Con estos indicadores -una parte de un cuadro general más amplio- no cabe duda que la provincia atraviesa una situación crítica, que demanda soluciones urgentes.

"Actualmente Mendoza se encuentra atravesando un desfinanciamiento del sistema de salud y precarización laboral. Desde la creación de la Ley Nacional de Salud Mental 26.657, la provincia lleva dieciséis años sin adherir a la transformación que plantea la norma, que tiene como eje central, la desmanicomialización, proceso que busca eliminar la internación crónica en instituciones manicomiales, reemplazándolas por atención comunitaria y multidisciplinaria”, comenta la licenciada Karen Rodríguez consultada al respecto.

Existen diferentes posicionamientos con respecto a la ley, en contra y a favor.
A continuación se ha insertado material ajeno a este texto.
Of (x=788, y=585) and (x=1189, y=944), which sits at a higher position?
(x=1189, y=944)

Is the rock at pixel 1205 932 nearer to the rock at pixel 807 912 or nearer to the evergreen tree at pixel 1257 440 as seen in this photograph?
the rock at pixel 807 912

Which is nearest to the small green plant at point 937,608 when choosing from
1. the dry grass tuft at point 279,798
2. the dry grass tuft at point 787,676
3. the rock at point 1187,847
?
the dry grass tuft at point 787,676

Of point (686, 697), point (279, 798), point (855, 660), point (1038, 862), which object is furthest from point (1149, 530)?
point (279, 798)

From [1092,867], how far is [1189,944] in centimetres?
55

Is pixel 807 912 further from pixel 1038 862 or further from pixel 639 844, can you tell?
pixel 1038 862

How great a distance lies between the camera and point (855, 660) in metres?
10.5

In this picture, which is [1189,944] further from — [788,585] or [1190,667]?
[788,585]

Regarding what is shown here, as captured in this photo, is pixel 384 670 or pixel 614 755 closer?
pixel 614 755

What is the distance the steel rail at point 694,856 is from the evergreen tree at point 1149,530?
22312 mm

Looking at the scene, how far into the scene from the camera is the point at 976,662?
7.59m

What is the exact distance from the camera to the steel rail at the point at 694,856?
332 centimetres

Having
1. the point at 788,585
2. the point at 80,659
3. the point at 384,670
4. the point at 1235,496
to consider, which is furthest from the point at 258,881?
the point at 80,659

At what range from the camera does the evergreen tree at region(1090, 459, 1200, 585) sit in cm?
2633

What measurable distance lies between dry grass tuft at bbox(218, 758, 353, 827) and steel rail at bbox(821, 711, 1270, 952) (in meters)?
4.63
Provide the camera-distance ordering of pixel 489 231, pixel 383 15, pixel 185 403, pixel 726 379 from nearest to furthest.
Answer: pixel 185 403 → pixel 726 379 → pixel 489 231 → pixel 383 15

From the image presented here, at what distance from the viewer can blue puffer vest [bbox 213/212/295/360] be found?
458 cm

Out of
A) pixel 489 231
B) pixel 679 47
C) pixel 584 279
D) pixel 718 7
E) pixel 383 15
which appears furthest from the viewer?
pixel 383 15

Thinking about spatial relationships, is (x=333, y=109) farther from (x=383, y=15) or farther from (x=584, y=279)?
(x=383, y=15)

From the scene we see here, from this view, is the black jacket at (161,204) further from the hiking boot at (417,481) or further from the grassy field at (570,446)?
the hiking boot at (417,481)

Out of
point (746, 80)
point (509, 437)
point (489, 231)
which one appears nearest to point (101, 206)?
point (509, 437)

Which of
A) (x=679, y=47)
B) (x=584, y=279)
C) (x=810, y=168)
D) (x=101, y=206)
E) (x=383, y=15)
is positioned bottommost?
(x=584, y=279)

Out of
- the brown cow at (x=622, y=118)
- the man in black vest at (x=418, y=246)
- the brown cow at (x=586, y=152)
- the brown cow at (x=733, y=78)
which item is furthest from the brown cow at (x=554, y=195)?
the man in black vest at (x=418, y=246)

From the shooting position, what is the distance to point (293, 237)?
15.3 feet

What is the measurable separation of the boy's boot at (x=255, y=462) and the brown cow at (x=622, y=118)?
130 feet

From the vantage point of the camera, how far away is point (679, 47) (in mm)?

Si bien la provincia ha abierto algunos dispositivos de atención en diferentes departamentos, persiste una mirada centrada en lo biomédico hegemónico, priorizando las camas de internación. “Existe como lineamiento de abordaje, una mirada clínica centrada en el padecimiento como un trastorno sin considerar los factores psicosociales”, afirma la misma profesional.

Es notorio que ha aumentado la demanda en salud mental debido a la fuerte crisis económica, con personas en situación de calle y precarización laboral, realidades que inciden en el bienestar psicoemocional de los individuos. No es posible abordar la salud mental si no se piensa al sujeto en un contexto con variables socioculturales donde el factor ambiental permite un diagnóstico situacional a diferencia del diagnóstico clínico, que solo considera factores internos de la personalidad. La visión comunitaria de la salud mental basada en derechos humanos garantiza un abordaje no punitivista ni patologizante.
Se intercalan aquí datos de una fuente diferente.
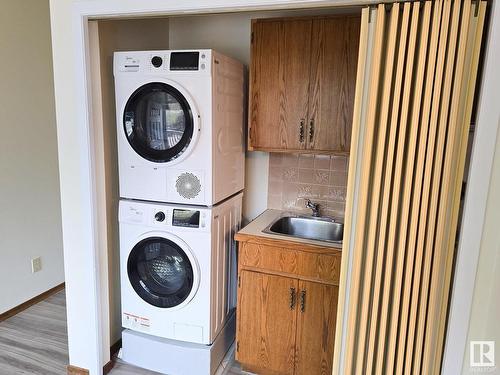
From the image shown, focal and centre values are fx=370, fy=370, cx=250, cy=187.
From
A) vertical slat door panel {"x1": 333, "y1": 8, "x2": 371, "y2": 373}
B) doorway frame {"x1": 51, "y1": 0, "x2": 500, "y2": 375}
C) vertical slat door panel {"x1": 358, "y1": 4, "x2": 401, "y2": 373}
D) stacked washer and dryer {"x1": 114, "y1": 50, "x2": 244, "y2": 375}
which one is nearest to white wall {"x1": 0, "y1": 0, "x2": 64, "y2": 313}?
doorway frame {"x1": 51, "y1": 0, "x2": 500, "y2": 375}

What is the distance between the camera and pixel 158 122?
86.5 inches

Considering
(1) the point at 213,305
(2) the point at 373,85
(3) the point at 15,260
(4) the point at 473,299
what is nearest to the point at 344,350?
(4) the point at 473,299

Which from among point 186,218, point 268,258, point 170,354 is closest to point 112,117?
point 186,218

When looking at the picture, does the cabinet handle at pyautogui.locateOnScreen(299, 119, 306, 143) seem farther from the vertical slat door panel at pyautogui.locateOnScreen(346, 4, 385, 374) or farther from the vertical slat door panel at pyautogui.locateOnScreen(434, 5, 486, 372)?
the vertical slat door panel at pyautogui.locateOnScreen(434, 5, 486, 372)

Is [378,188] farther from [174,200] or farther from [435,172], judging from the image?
[174,200]

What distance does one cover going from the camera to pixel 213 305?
2.32m

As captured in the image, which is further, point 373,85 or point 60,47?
point 60,47

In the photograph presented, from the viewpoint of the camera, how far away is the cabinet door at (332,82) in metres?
2.21

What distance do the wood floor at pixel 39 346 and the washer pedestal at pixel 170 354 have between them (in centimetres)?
7

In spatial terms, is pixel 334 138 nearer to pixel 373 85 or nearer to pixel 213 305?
pixel 373 85

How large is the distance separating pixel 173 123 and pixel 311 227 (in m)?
1.22

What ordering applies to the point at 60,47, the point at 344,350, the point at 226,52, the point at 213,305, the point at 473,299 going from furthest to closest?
the point at 226,52 → the point at 213,305 → the point at 60,47 → the point at 344,350 → the point at 473,299

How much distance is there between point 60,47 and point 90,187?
0.78m

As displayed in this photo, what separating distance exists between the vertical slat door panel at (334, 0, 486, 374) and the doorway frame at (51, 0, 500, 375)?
0.16 feet
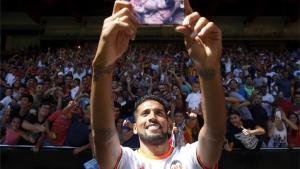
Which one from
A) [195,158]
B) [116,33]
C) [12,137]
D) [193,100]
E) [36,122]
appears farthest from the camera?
[193,100]

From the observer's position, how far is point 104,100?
2.65 m

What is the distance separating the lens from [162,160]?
286 cm

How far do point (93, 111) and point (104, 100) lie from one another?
0.09 metres

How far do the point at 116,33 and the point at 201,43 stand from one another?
496 mm

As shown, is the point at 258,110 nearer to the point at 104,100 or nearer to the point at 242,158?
the point at 242,158

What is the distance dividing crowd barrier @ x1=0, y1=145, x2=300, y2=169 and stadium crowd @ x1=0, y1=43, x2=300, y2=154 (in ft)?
0.37

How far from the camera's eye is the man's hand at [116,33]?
7.94 feet

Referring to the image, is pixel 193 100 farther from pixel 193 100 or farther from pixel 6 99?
pixel 6 99

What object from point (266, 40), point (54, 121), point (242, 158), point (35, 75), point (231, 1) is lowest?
point (242, 158)

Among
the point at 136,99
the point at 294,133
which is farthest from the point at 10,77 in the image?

Actualmente está en discusión la reforma de la ley nacional de Salud Mental. No pocos profesionales piden que la reforma no retroceda en materia de derechos de los usuarios.

Una de las propuestas de la reforma de la ley consiste en volver a la internación obligatoria y que sean solo los médicos los que convaliden esas internaciones.
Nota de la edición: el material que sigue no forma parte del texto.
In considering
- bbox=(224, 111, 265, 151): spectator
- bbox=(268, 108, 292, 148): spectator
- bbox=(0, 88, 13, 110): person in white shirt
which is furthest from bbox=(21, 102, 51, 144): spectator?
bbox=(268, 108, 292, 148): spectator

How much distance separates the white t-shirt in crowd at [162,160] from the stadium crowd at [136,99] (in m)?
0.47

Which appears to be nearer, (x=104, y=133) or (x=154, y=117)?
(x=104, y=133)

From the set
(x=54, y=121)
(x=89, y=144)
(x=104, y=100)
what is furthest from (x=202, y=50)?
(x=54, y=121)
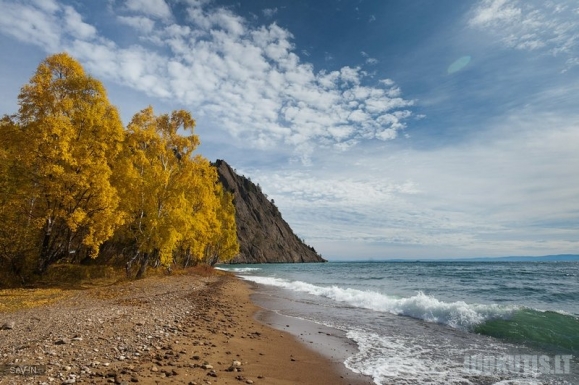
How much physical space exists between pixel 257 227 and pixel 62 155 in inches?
6264

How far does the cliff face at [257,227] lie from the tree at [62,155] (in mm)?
136384

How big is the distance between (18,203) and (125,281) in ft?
29.7

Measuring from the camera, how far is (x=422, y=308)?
1812 cm

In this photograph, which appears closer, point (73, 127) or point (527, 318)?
point (527, 318)

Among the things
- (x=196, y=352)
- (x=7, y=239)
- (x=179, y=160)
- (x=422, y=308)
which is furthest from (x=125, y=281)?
(x=422, y=308)

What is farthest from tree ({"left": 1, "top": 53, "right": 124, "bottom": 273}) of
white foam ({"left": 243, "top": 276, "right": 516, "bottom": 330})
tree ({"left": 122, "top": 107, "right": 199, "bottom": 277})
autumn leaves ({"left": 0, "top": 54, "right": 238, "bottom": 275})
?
white foam ({"left": 243, "top": 276, "right": 516, "bottom": 330})

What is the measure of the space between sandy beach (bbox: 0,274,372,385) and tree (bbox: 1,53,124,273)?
21.9 ft

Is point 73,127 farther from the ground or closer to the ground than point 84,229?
farther from the ground

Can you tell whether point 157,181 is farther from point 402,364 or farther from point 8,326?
point 402,364

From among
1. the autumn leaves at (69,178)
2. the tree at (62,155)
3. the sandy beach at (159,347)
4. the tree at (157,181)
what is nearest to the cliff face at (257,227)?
the tree at (157,181)

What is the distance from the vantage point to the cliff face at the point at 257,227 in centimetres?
16362

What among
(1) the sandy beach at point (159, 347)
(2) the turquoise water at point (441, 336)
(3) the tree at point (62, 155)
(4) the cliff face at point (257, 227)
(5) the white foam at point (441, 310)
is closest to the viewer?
(1) the sandy beach at point (159, 347)

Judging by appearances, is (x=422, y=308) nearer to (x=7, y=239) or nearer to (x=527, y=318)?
(x=527, y=318)

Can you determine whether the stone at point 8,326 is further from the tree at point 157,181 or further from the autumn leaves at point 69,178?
the tree at point 157,181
Pero, la internación no es la única forma de abordar los padecimientos, y surgen varias preguntas en relación a este debate. ¿Qué posición toma el gobierno provincial con respecto a esta reforma que propone la administración nacional? ¿Cuál es el plan estratégico para abordar los problemas de consumo digital en niños y adolescentes?

La ley sostiene que la internación funciona como un caso de urgencia solo si la situación lo amerita porque hay riesgo para si o para terceros. Sin embargo, no basta con los controles ambulatorios o de internación y es necesario crear redes comunitarias en los barrios para disminuir las barreras de accesibilidad.

Un panorama muy arduo que necesita un debate urgente para llegar a la mejor salida en beneficios de los pacientes.